Your tasks —
1 – In the passage on forecasting wave height, why can earlier Hmax values be used to forecast the current one? Answer in one to three sentences.
2 – Answer each question from the passage on forecasting wave height, one line per answer:
(a) What does β0 stand for in the linear regression equation?
(b) In the ARIMA process, what is predicted instead of the time series itself?
(c) Which test is used to determine the parameter d?
3 – Continue the passage on forecasting wave height with LR and ARIMA models after its last line.

Source document —
:::::

The ordinary LR model is the most basic type of statistical technique that is widely used to establish a linear relationship between two variables and forecast new observations. In the latter, the existing relationship about the observations is used to forecast unobserved values. It is known that wave height impacts on each other over the time and therefore, the previous values (Hmaxt − 1) can be used to forecast the current value (Hmaxt). On average, they might follow a linear pattern and, therefore, the linear equation to represent them could be expressed as:

$$ {Hmax}_t={\beta}_0+{\beta}_1{Hmax}_{t-1}+\varepsilon $$
(1)

where β1is the slope coefficient of the linear line plot between the current and previous Hmax values, β0 is the constant term or intercept, and ε is the error term which is going to be minimized to get the best linear fit.

3.2 Overview of ARIMA model

ARIMA process is of the most general time series modeling approach that allows the modeler to model nonstationary time series. In the ARIMA process, instead of predicting the time series itself, differences of the time series from one time step to the previous time step are predicted. It basically means that instead of predicting Hmaxt, a transformation is carried out so that Zt = Hmaxt + 1 − Hmaxt as difference between consecutive values of Hmax is modeled and predicted. The basic form of ARIMA (p, d, q) is presented as follows:

$$ {Z}_t={\sum}_{i=1}^P\left({\varphi}_i.{Z}_{t-i}\right)-{\sum}_{j=1}^q\left({\theta}_j.{\varepsilon}_{t-j}\right)+{\varepsilon}_t $$
(2)

where φiis the coefficient of AR model, θjis the coefficient of moving average (MA) model, and εt denotes the error in the current time step. The parameters p, q, and d represent the orders of AR, MA, and integrated part, respectively.

To identify the best ARIMA (p, d, q) models, first, the model parameters are determined. To determine order of integration, the parameter d, Augmented Dicky-Fuller (ADF) unit root test, is used in this study which indicates whether the time series does need to be differenced to make it stationary. For example, d = 1 means it needs to be differenced one time to make it stationary. The null hypothesis for an ADF unit root test is that the series contains a unit root against the alternative that the series does not contain a unit root because the series appears to be stationary around a constant. If the null hypothesis is rejected, then d equals to zero which means the data series does not need to be differenced to be made stationary, and therefore, the ARIMA (p, d, q) becomes the ARMA (p, q). Once Zt is predicted, the Hmaxt + 1 that the modeling process originally started with can be recovered using the following equation:

$$ {Hmax}_{t+1}={Z}_t+{Hmax}_t. $$
(3)

:::::

Given information —
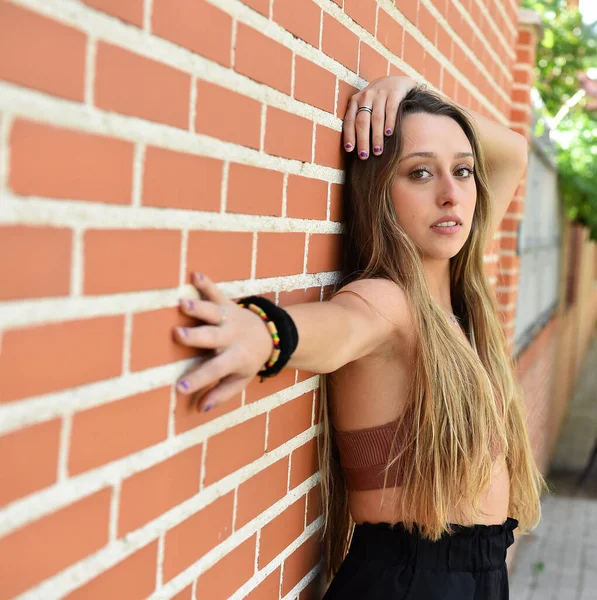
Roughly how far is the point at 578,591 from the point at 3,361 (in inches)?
202

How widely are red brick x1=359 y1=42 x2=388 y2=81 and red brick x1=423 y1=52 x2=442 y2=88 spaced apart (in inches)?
17.9

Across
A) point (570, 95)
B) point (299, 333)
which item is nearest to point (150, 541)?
point (299, 333)

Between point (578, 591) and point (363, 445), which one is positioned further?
point (578, 591)

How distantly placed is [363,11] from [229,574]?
1364 mm

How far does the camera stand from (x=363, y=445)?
6.44 feet

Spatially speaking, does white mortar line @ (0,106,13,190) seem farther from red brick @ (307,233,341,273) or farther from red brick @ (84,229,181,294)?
red brick @ (307,233,341,273)

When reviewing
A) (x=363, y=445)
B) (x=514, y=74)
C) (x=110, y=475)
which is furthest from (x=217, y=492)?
(x=514, y=74)

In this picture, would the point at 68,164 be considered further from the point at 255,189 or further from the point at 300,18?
the point at 300,18

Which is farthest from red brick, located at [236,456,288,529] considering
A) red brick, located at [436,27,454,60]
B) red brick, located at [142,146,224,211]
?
red brick, located at [436,27,454,60]

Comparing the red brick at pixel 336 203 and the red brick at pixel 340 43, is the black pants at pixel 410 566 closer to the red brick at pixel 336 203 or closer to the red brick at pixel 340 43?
the red brick at pixel 336 203

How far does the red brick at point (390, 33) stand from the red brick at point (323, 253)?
1.96ft

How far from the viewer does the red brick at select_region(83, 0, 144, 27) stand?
3.34ft

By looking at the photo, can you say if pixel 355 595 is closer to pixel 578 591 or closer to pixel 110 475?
pixel 110 475

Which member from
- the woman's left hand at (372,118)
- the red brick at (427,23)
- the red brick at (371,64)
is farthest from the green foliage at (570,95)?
the woman's left hand at (372,118)
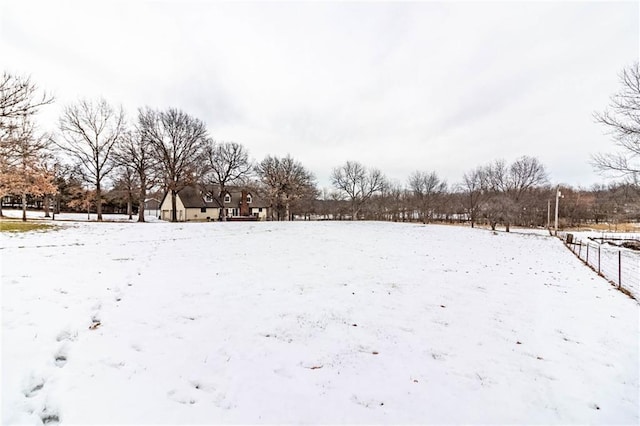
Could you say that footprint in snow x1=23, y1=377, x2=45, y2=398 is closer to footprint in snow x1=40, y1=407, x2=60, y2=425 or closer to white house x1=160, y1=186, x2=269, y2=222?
footprint in snow x1=40, y1=407, x2=60, y2=425

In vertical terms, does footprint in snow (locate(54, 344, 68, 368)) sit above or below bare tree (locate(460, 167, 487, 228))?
below

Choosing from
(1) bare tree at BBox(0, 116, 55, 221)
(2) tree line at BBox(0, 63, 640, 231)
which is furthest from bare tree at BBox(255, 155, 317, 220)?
(1) bare tree at BBox(0, 116, 55, 221)

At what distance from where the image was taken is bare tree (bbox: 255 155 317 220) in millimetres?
42469

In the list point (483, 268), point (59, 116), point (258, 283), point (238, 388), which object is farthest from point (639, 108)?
point (59, 116)

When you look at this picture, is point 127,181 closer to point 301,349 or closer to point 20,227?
point 20,227

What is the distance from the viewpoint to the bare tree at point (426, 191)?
58.1m

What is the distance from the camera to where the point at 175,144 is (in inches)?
1233

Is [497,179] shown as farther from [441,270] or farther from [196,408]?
[196,408]

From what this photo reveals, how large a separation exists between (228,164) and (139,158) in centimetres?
1122

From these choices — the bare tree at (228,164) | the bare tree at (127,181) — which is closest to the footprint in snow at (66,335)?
the bare tree at (127,181)

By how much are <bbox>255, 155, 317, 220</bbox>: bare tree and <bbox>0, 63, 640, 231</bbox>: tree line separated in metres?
0.16

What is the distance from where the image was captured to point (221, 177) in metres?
38.3

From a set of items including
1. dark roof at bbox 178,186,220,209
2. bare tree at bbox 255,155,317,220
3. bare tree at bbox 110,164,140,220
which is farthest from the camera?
dark roof at bbox 178,186,220,209

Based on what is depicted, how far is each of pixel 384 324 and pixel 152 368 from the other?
3.71 m
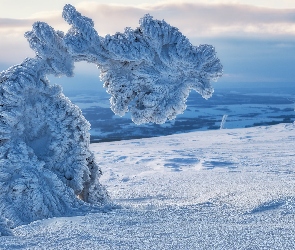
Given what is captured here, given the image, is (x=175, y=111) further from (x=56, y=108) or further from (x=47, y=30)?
(x=47, y=30)

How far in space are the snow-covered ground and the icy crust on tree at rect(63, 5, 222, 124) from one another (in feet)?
3.40

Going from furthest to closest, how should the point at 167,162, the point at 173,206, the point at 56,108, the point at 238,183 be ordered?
1. the point at 167,162
2. the point at 238,183
3. the point at 56,108
4. the point at 173,206

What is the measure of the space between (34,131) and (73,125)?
40 centimetres

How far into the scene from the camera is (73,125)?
501 centimetres

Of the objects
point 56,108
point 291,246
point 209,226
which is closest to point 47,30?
point 56,108

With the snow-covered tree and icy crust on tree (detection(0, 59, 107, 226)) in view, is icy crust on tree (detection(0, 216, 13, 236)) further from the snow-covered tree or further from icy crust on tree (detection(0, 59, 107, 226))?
the snow-covered tree

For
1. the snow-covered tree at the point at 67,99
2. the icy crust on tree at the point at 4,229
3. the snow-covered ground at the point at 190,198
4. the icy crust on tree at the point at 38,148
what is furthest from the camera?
the snow-covered tree at the point at 67,99

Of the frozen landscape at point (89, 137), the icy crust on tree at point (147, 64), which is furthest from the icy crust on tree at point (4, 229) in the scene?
the icy crust on tree at point (147, 64)

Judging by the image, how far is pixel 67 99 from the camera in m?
5.12

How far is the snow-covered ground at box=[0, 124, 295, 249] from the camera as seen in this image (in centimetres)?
323

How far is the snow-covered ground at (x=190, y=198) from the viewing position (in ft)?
10.6

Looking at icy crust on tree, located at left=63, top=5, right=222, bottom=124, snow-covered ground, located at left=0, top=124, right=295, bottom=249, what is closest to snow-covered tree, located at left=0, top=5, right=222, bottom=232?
icy crust on tree, located at left=63, top=5, right=222, bottom=124

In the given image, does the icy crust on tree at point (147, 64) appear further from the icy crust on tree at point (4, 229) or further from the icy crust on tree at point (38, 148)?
the icy crust on tree at point (4, 229)

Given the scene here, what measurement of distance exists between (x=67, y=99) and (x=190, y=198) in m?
1.89
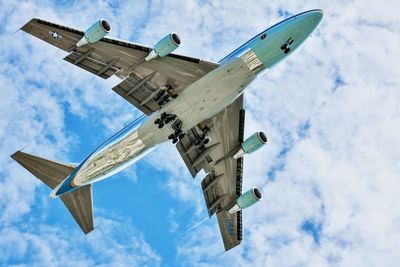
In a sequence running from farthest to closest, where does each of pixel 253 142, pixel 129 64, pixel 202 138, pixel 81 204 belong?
pixel 81 204 < pixel 202 138 < pixel 253 142 < pixel 129 64

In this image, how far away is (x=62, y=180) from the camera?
146 ft

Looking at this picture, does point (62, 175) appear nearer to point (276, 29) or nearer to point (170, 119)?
point (170, 119)

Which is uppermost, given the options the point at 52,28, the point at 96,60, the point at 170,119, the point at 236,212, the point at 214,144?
the point at 52,28

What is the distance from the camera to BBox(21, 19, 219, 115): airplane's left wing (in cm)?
3831

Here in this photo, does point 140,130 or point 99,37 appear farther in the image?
point 140,130

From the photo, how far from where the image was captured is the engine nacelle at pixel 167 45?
36.7m

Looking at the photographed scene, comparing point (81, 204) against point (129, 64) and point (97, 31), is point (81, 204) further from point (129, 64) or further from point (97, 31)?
point (97, 31)

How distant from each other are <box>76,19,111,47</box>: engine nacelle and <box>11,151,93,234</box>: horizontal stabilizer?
1229 centimetres

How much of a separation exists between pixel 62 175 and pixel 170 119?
37.6 ft

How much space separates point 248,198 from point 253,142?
5.34m

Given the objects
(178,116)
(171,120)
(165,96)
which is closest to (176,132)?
(171,120)

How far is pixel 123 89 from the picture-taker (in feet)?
137

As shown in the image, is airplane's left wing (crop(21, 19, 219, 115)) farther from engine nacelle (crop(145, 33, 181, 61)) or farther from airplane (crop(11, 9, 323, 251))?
engine nacelle (crop(145, 33, 181, 61))

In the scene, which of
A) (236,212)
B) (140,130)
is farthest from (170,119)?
(236,212)
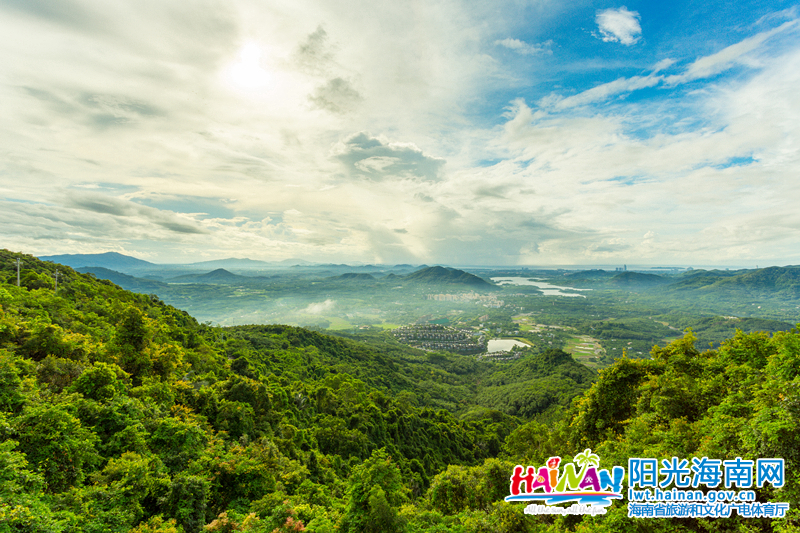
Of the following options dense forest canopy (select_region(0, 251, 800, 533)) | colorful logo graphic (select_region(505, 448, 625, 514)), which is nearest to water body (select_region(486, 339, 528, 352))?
dense forest canopy (select_region(0, 251, 800, 533))

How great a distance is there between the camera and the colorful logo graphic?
12.5m

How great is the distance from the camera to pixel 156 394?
823 inches

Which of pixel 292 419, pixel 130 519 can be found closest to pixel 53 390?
pixel 130 519

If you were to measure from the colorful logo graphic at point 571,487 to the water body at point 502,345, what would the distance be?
16377 cm

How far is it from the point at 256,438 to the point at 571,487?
78.0ft

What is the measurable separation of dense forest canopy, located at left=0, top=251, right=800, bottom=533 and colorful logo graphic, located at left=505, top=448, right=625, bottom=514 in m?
0.60

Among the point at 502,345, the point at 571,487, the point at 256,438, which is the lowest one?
the point at 502,345

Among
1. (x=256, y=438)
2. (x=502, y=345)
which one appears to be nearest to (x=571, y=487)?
(x=256, y=438)

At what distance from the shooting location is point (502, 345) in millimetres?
177500

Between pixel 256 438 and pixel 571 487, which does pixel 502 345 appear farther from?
pixel 571 487

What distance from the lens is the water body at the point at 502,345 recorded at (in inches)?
6599

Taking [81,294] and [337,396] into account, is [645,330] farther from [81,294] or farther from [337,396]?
[81,294]

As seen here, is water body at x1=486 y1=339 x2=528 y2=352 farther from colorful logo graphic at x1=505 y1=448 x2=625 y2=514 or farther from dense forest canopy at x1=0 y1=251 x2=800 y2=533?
colorful logo graphic at x1=505 y1=448 x2=625 y2=514

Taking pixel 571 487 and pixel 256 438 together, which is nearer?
pixel 571 487
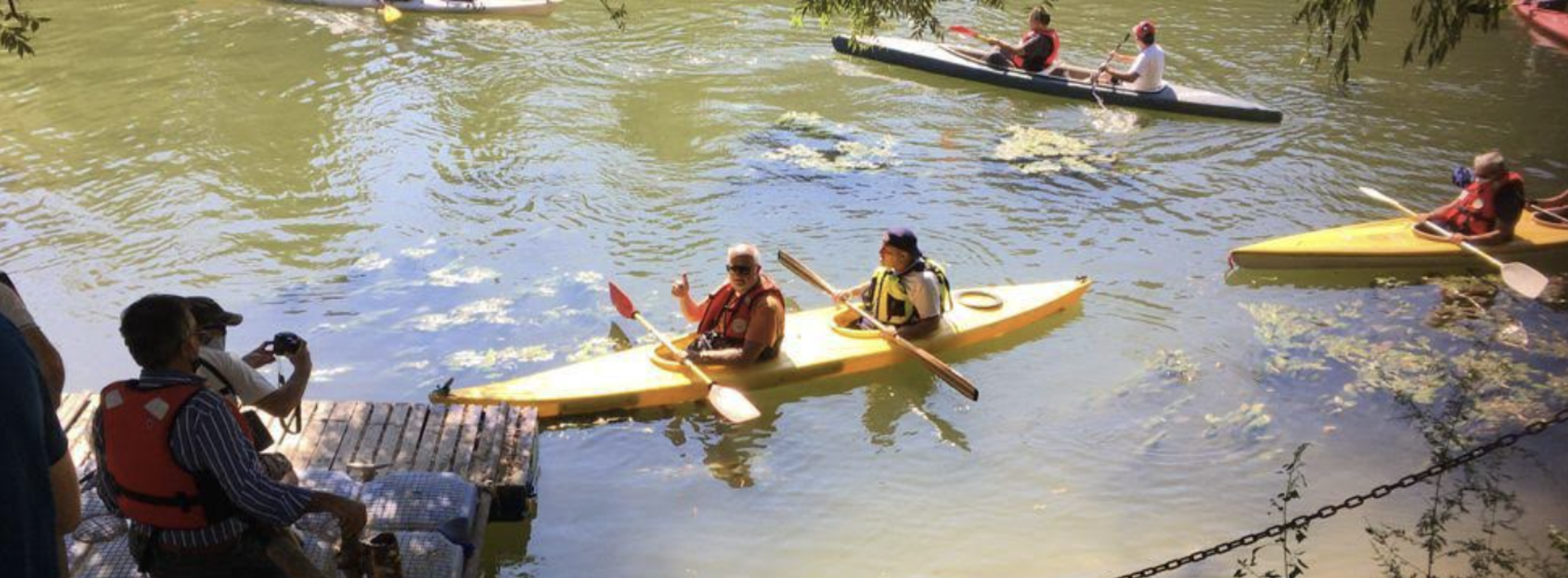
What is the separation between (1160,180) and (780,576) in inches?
270

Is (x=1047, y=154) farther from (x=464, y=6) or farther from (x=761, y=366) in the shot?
(x=464, y=6)

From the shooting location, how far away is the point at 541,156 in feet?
37.5

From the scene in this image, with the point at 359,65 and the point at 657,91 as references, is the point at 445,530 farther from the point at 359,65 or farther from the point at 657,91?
the point at 359,65

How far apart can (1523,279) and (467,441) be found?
7135 mm

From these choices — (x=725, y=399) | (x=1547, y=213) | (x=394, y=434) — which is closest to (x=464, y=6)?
(x=725, y=399)

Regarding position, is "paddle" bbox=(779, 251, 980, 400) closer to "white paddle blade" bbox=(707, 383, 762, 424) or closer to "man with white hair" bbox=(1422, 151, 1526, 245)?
"white paddle blade" bbox=(707, 383, 762, 424)

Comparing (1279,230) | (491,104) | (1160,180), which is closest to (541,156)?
(491,104)

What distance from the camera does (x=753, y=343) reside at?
687 centimetres

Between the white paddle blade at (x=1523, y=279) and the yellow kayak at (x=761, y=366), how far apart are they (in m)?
3.28

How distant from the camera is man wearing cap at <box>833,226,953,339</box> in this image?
7.34 meters

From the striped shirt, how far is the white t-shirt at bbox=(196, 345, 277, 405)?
2.25ft

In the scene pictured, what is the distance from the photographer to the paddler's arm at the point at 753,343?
684cm

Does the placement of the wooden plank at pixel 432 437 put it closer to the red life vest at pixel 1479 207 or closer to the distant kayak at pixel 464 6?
the red life vest at pixel 1479 207

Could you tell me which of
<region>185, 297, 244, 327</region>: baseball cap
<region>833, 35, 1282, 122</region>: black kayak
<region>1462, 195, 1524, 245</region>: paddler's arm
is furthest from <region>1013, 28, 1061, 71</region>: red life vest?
<region>185, 297, 244, 327</region>: baseball cap
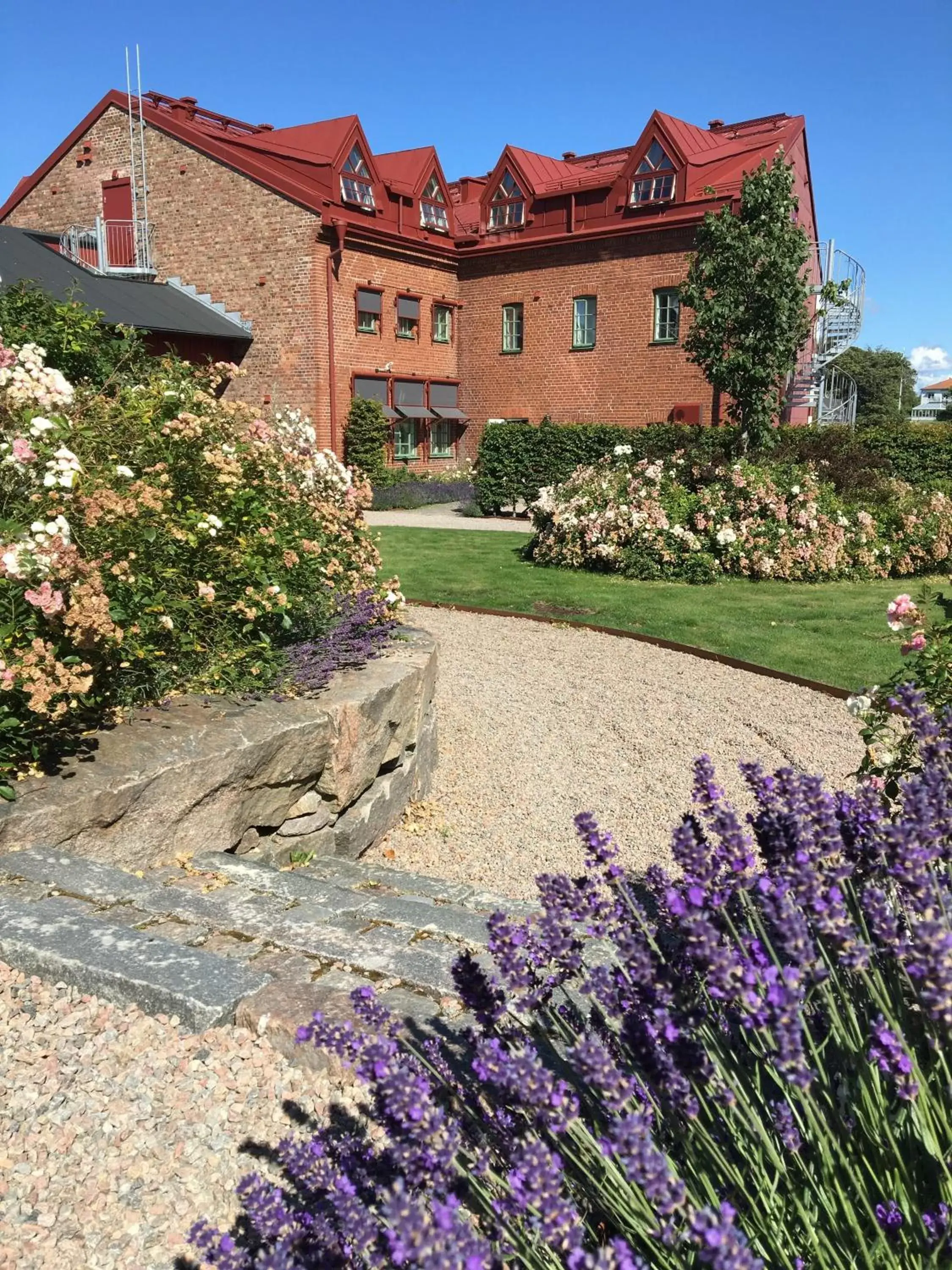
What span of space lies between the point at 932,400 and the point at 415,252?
6840 inches

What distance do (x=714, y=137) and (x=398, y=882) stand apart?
81.0 ft

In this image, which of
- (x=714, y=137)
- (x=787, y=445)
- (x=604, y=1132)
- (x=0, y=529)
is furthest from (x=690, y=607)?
(x=714, y=137)

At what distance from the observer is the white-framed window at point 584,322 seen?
919 inches

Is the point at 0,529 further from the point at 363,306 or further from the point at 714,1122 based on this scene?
the point at 363,306

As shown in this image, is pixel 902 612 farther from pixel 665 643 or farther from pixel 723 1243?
pixel 665 643

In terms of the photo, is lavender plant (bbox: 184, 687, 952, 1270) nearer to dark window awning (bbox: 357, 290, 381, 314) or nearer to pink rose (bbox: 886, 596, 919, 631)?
pink rose (bbox: 886, 596, 919, 631)

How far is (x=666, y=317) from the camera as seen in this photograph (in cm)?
2216

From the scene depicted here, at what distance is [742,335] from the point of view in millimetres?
13938

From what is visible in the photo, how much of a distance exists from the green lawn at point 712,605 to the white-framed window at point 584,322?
423 inches

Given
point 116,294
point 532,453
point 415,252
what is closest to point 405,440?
point 415,252

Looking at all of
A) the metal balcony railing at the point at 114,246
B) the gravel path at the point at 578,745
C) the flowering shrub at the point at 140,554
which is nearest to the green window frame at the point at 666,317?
the metal balcony railing at the point at 114,246

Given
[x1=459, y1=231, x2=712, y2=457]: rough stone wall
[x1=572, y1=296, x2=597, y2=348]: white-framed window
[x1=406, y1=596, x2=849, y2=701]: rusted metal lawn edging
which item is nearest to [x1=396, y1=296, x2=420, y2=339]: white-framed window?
[x1=459, y1=231, x2=712, y2=457]: rough stone wall

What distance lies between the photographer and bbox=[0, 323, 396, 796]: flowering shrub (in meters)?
3.62

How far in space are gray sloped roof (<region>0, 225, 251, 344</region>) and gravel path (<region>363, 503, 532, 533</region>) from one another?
18.5ft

:::::

Answers to this exercise —
1 – Wave heights affect one another over time. So the previous value, Hmax at t − 1, can be used to forecast the current value, Hmax at t.

2 –
(a) The constant term, or intercept.
(b) The differences of the time series from one time step to the previous time step.
(c) The Augmented Dicky-Fuller (ADF) unit root test.

3 –
Comparing to the classic Dickey-Fuller test, the ADF allows for testing the higher-order autoregressive processes. The other alternatives include (but are not limited to) ADF-GLS (Elliott et al. 1996) and KPSS (Kwiatkowski et al. 1992) tests.

3.3 Overview of ANN

An ANN model imitates human brain activity and it consists of neurons and some layers which are processing units. A feedforward neural network is a type of ANN algorithm that consists of two or more layers with neurons in each layer. The network response is:

$$ {y}_i=f\left({\sum}_{i=1}^n{w}_i{x}_i-{b}_j\right) $$
(4)

where n denotes the total number of input values (i.e., observed Hmax) and their weights, xi parameter are the input values of a perceptron, parameter wiwi are weights for each input, bj value is the bias of the perceptron, and yj refers to output of a perceptron that states activation function values of summation.

There are hidden layers between the input and the output layers. Each neuron layer receives input from the previous layer and gets in contact with the next layer by sending an output. The output y of a perceptron for hyperbolic tangent, or tanh, function in the hidden layers is denoted as:

$$ y=f(z)=\mathit{\tanh}(z)=\frac{e^z-{e}^{-z}}{e^z+{e}^{-z}} $$
(5)

where parameter z denotes the output of a perceptron summation.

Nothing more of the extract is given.